Your goal:
Pick out every line in the records below that contains the word "does", and copy each of those lines in full. Treat uppercase and lowercase as different.

:: Information shown

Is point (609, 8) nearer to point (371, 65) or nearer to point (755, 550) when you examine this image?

::::
:: Information shown

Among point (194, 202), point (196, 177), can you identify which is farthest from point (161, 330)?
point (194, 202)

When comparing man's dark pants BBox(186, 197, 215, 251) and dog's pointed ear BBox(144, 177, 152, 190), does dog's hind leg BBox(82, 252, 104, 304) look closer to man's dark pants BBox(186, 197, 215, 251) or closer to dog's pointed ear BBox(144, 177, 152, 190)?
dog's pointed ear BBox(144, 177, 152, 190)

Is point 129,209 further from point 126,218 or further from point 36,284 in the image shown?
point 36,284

::::
:: Information shown

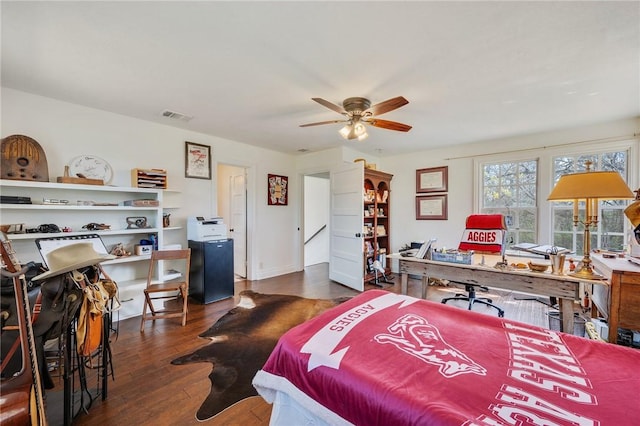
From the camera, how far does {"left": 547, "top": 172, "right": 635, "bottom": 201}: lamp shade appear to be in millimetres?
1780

::::

Correct response:
When comparing man's dark pants BBox(186, 197, 215, 251) and dog's pointed ear BBox(144, 177, 152, 190), does dog's hind leg BBox(82, 252, 104, 304) look closer to man's dark pants BBox(186, 197, 215, 251) or closer to dog's pointed ear BBox(144, 177, 152, 190)?
From the camera, how far does {"left": 547, "top": 172, "right": 635, "bottom": 201}: lamp shade appear to be in millimetres?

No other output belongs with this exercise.